Xuan Ye, yang berjalan di belakang mereka sambil membawa tas-tas berat, hanya bisa tersenyum tipis dalam hati. Dengan Mata Ungu Ilusinya, dia bisa dengan jelas melihat aura samar dari ramuan-ramuan spiritual yang tersembunyi di balik semak-semak atau di celah-celah batu. Para murid luar ini, dengan persepsi mereka yang biasa, telah melewatinya berkali-kali.
Dia memutuskan untuk sedikit "bermain".
Saat salah satu murid melewati sebuah pohon tua, Xuan Ye dengan halus menciptakan ilusi seekor kumbang giok berkilauan yang berlari dari balik sepatu bot murid itu dan bersembunyi di akar pohon.
"Eh? Apa itu tadi?" Murid itu, yang penasaran, mendekati akar pohon dan menyingkirkan daun-daun. "WOW! AKU MENEMUKAN SEBUAH AKAR GINSENG SPIRITUAL!" teriaknya gembira.
Beberapa saat kemudian, saat Zhang Hao sedang mengeluh, Xuan Ye menciptakan ilusi gemerisik samar di semak-semak di sebelah kanan mereka.
"Ssst! Diam!" kata Zhang Hao, tiba-tiba menjadi waspada. "Aku mendengar sesuatu!" Dia memimpin kelompoknya dengan hati-hati ke arah itu, dan di sana, di dekat sebuah aliran air kecil, mereka menemukan target mereka, Bunga Roh Embun.
"Hmph! Tentu saja aku bisa menemukannya dengan kemampuan pelacakanku!" kata Zhang Hao dengan bangga.
Xuan Ye terus melakukan ini, dengan licik memanipulasi kelompok itu dari bayang-bayang, membuat mereka merasa seperti para pemburu yang hebat, padahal sebenarnya mereka hanya mengikuti petunjuk-petunjuk tak terlihat darinya.
Saat mereka sedang beristirahat, Xuan Ye, sambil berpura-pura mengumpulkan kayu bakar, melihatnya. Di dalam sebuah celah gelap di bawah sebuah batu besar, tumbuh sebuah jamur hitam kecil yang tampak biasa saja.

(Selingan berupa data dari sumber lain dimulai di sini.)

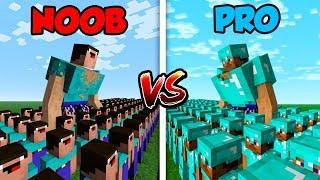 Download Minecraft NOOB vs. PRO: NOOB ARMY vs. PRO ARMY! in Minecraft! Mp3 and Videos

Tetapi di mata ungunya, jamur itu memancarkan aura jiwa yang pekat dan murni. Sebuah Jamur Penempa Jiwa Seratus Tahun. Harta karun yang nilainya seratus kali lipat dari semua yang telah dikumpulkan oleh kelompok Zhang Hao.
Dia harus memilikinya.
Dia membutuhkan pengalih perhatian.
Dia memfokuskan kekuatan jiwanya, menciptakan ilusi terbesar dan paling nyata yang pernah ia coba.

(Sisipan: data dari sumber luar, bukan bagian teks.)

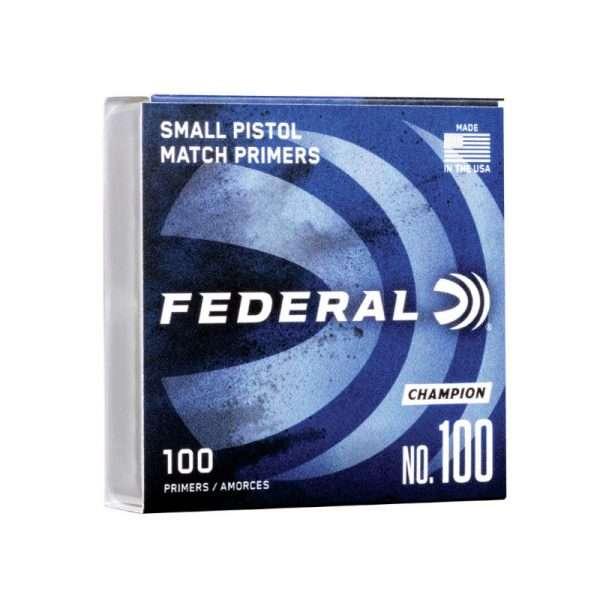 Inneschi 100 Small Pistol Federal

Di kejauhan, di puncak sebuah bukit, bayangan ilusi seekor Beruang Batu Lapis Baja raksasa muncul. Bayangan itu disertai dengan raungan ilusi yang mengguncang hutan.
"A-APA ITU?!" pekik salah satu murid, wajahnya pucat pasi.
"ITU BINATANG IBLIS TINGKAT CORE FORMATION! LARI! LARI!" teriak Zhang Hao panik.
Seluruh kelompok itu berlari tunggang langgang, meninggalkan semua peralatan dan tas mereka, benar-benar melupakan pelayan mereka.
Di tengah kekacauan itu, Xuan Ye dengan tenang berjalan ke arah batu, memetik jamur yang tak ternilai itu, dan menyimpannya dengan hati-hati di dalam jubahnya.
Dia menatap para seniornya yang lari terbirit-birit, lalu pada harta karun di tangannya.
Kalian berburu untuk poin kontribusi dan pengakuan, pikirnya dengan senyum dingin. Aku berburu... untuk kekuatan.